(TEXT)
★ ★ ★ ★
(Bloomberg) -- Oil held gains near the highest close in three months after crude stockpiles shrunk at a key US storage hub and gasoline inventories fell for a 10th week, exacerbating market tightness.
West Texas Intermediate futures traded above $122 a barrel after settling 2.3% higher on Wednesday. Crude supplies at the Cushing hub sunk to the least since early March, while gasoline inventories are at the lowest seasonal level in eight years, according to Energy Information Administration data.
The four-week average for motor fuel demand rose to 9 million barrels a day for the first time this year following the Memorial Day weekend, the traditional start of the US summer driving season. Consumption is rising even as the retail price for gasoline -- already at a record -- approaches $5 a gallon.
Crude has maintained its upward momentum this year as economies rebounded from the pandemic, with Russia’s invasion of Ukraine upending trade flows and leading to further tightening. Prices are “nowhere near” their peak and China’s recovery from virus outbreaks threatens to strain the market, according to the United Arab Emirates, a major OPEC producer.
★ ★ ★ ★
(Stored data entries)
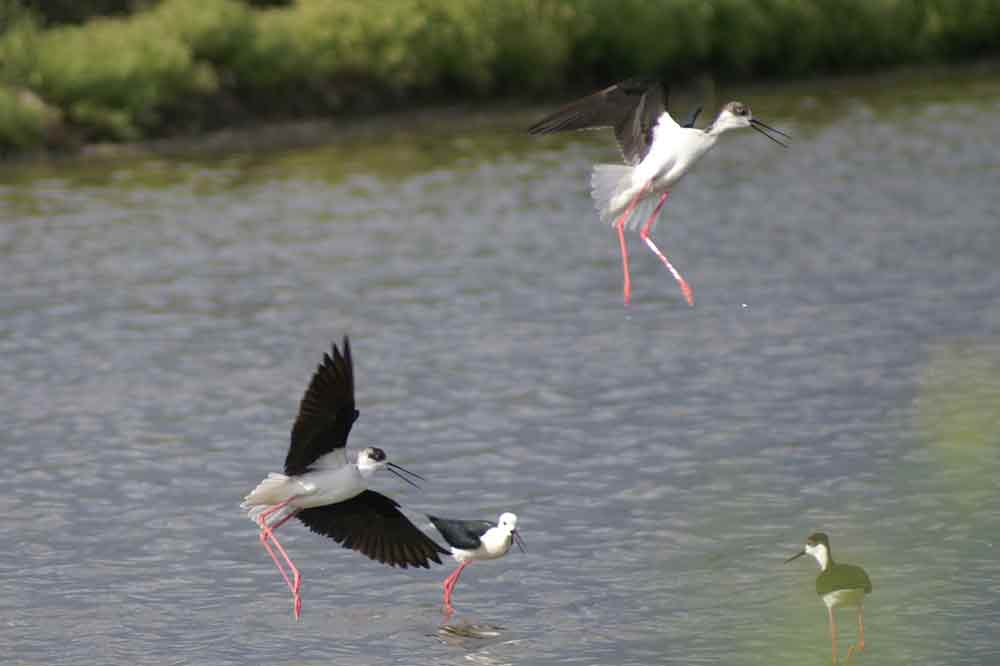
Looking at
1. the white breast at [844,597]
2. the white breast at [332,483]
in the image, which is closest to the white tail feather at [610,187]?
the white breast at [332,483]

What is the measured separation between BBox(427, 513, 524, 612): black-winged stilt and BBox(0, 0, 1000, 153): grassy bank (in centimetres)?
1695

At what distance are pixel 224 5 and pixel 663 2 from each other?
279 inches

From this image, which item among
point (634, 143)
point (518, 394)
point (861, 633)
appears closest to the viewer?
point (861, 633)

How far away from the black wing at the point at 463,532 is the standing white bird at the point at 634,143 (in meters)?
1.45

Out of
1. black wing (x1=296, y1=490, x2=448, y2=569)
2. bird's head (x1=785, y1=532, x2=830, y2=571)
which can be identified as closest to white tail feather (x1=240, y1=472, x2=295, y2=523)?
black wing (x1=296, y1=490, x2=448, y2=569)

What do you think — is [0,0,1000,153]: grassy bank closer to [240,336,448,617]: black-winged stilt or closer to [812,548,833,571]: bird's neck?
[240,336,448,617]: black-winged stilt

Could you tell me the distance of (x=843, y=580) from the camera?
26.7 ft

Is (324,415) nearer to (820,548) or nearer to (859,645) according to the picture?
(820,548)

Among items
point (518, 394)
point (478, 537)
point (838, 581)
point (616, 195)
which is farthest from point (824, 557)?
point (518, 394)

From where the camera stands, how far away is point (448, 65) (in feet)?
95.9

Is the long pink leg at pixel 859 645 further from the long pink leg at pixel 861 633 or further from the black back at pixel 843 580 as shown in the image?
the black back at pixel 843 580

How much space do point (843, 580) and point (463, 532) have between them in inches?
81.5

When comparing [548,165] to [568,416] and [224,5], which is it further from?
[568,416]

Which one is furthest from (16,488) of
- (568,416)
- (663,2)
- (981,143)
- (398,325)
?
(663,2)
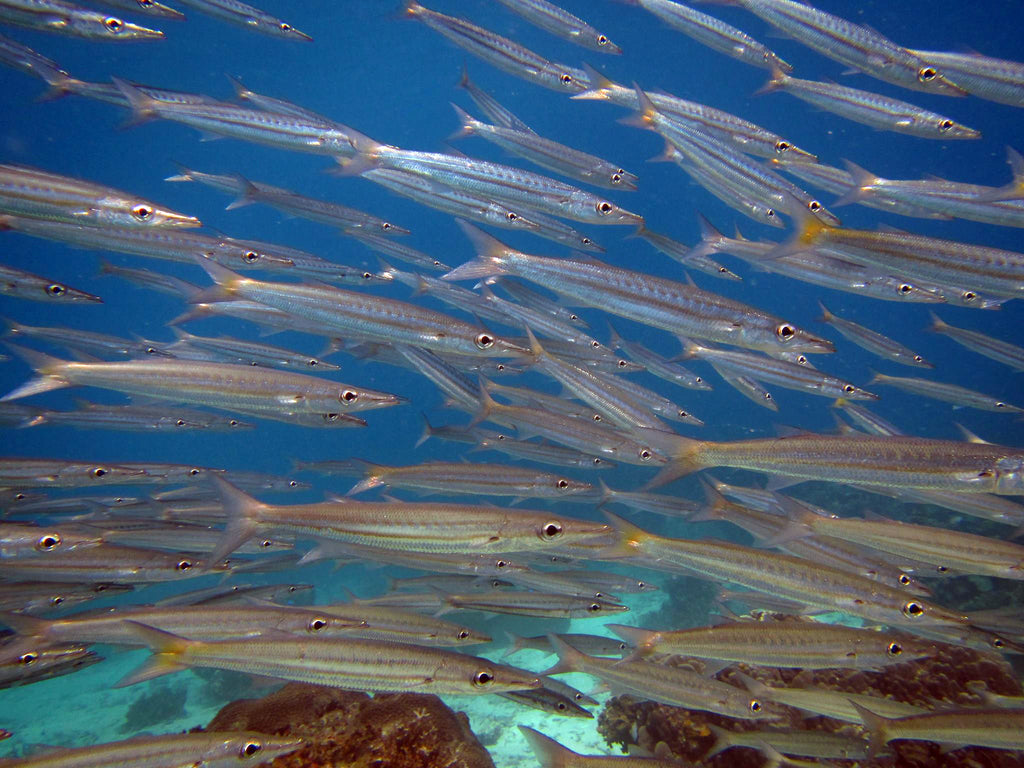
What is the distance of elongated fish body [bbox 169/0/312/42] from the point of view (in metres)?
6.20

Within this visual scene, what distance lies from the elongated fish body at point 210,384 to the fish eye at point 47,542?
3.88 ft

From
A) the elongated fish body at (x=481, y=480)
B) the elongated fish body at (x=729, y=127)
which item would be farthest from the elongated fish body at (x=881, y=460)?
the elongated fish body at (x=729, y=127)

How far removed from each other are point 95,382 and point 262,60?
3362 cm

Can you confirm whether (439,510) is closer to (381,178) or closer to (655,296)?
(655,296)

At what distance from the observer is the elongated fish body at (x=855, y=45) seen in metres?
4.57

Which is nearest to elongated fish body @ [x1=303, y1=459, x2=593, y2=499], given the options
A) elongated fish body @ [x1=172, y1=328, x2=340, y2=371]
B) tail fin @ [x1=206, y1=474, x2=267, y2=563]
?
tail fin @ [x1=206, y1=474, x2=267, y2=563]

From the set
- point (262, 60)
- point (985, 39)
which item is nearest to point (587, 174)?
point (262, 60)

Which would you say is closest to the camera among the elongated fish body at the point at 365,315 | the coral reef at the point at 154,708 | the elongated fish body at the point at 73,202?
the elongated fish body at the point at 73,202

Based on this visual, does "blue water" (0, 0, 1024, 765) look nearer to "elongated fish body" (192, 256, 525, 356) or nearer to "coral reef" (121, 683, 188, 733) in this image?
"coral reef" (121, 683, 188, 733)

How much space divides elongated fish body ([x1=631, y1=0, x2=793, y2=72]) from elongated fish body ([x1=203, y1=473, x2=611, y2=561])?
512cm

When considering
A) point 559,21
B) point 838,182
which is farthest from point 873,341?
point 559,21

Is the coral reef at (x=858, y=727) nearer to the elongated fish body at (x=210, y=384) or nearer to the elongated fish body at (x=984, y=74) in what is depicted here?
the elongated fish body at (x=210, y=384)

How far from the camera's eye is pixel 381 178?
530 centimetres

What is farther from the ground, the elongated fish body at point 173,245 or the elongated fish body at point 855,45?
the elongated fish body at point 855,45
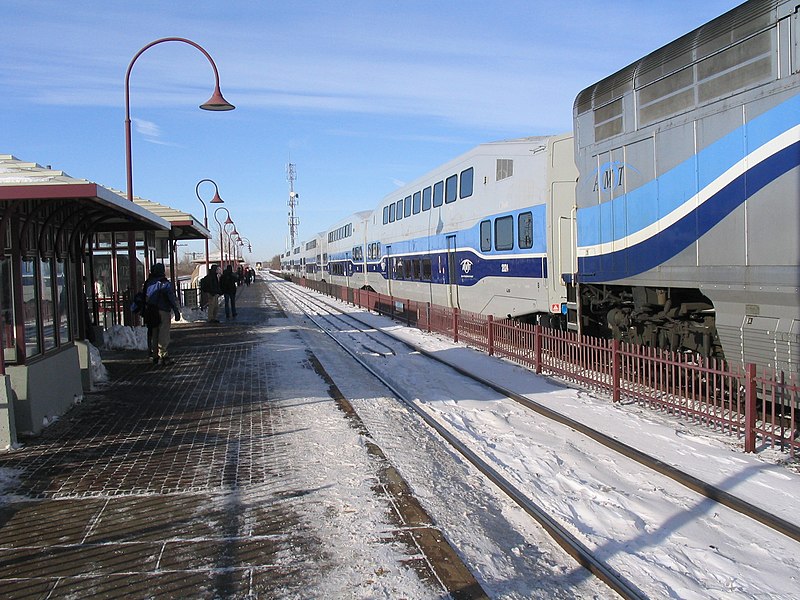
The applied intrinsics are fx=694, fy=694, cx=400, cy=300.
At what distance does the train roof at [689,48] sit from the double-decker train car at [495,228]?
7.69ft

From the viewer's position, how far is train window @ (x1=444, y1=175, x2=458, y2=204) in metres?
18.6

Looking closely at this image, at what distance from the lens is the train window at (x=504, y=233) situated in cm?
1474

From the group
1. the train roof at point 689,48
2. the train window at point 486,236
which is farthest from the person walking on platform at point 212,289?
the train roof at point 689,48

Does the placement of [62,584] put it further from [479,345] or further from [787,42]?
[479,345]

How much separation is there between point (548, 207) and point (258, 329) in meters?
10.8

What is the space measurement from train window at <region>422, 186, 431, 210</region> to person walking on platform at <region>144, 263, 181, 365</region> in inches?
398

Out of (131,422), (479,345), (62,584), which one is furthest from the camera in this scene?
(479,345)

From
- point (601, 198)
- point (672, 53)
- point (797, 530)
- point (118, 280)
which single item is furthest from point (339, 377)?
point (118, 280)

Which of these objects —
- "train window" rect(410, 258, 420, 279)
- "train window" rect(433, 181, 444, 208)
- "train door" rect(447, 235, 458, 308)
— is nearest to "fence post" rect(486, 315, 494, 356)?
"train door" rect(447, 235, 458, 308)

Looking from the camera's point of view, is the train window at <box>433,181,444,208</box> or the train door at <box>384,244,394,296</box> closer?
the train window at <box>433,181,444,208</box>

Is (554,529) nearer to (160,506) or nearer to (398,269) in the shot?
(160,506)

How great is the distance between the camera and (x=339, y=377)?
12070mm

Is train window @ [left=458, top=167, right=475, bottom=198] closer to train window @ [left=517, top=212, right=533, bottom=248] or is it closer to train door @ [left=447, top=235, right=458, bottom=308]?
train door @ [left=447, top=235, right=458, bottom=308]

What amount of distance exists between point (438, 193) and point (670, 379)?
12.4 m
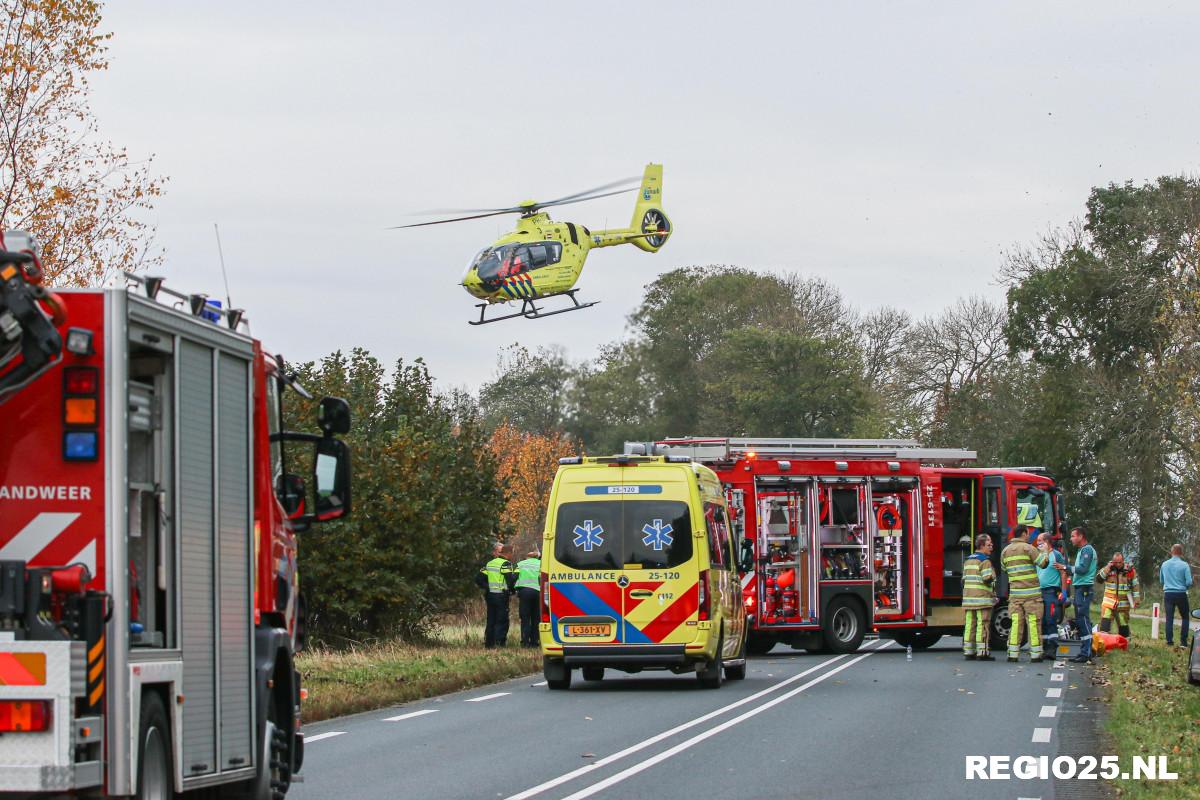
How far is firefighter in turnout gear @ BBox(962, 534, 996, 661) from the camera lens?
25531mm

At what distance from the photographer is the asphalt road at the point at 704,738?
1212 centimetres

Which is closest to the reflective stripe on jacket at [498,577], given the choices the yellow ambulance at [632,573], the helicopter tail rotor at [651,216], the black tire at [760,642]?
the black tire at [760,642]

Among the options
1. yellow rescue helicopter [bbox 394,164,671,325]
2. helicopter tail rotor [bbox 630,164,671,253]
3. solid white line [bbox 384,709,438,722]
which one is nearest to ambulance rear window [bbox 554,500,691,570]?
solid white line [bbox 384,709,438,722]

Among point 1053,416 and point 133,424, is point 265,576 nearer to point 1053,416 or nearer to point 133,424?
point 133,424

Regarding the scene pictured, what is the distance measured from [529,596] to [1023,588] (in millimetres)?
7545

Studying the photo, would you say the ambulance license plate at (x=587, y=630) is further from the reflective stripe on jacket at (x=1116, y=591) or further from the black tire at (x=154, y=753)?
the black tire at (x=154, y=753)

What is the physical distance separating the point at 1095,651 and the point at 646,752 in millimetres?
14018

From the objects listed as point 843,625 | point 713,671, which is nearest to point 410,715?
point 713,671

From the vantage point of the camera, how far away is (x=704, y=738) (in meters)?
15.2

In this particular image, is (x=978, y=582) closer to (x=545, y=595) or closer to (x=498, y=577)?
(x=498, y=577)

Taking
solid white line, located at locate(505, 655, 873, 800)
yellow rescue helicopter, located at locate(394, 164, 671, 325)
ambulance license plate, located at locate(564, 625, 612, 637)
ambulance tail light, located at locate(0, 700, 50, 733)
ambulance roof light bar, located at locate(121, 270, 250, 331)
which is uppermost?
★ ★ ★ ★
(TASKS AND EXERCISES)
#1 In the oil-market text, write out the passage starting with "West Texas Intermediate" and going on through "Information Administration data.", switching "West Texas Intermediate futures" to "WTI futures".
#2 Using the oil-market text, mark each statement yes or no and quote the words that decide it.
(a) West Texas Intermediate futures traded above $122 a barrel.
(b) Gasoline inventories rose for a 10th week.
(c) The four-week average for motor fuel demand reached 9 million barrels a day for the first time this year.
#3 Write the next part of the oil-price report, picking up after its final sentence.

(OUTPUTS IN ORDER)
#1
WTI futures traded above $122 a barrel after settling 2.3% higher on Wednesday. Crude supplies at the Cushing hub sunk to the least since early March, while gasoline inventories are at the lowest seasonal level in eight years, according to Energy Information Administration data.

#2
(a) Yes: "West Texas Intermediate futures traded above $122 a barrel"
(b) No: "gasoline inventories fell for a 10th week"
(c) Yes: "The four-week average for motor fuel demand rose to 9 million barrels a day for the first time this year"

#3
Goldman Sachs Group Inc (NYSE:GS). said this week that prices needed to rally further to achieve the demand destruction required for market rebalancing. The bank increased its quarterly forecasts for this year and into 2023, raising its WTI estimate for the next quarter to $137 a barrel.
US gasoline stockpiles dropped by 812,000 barrels to 218.18 million barrels last week, according to the EIA. The 10 weeks of declines is the longest run since 2019. Nationwide crude inventories rose by 2 million barrels.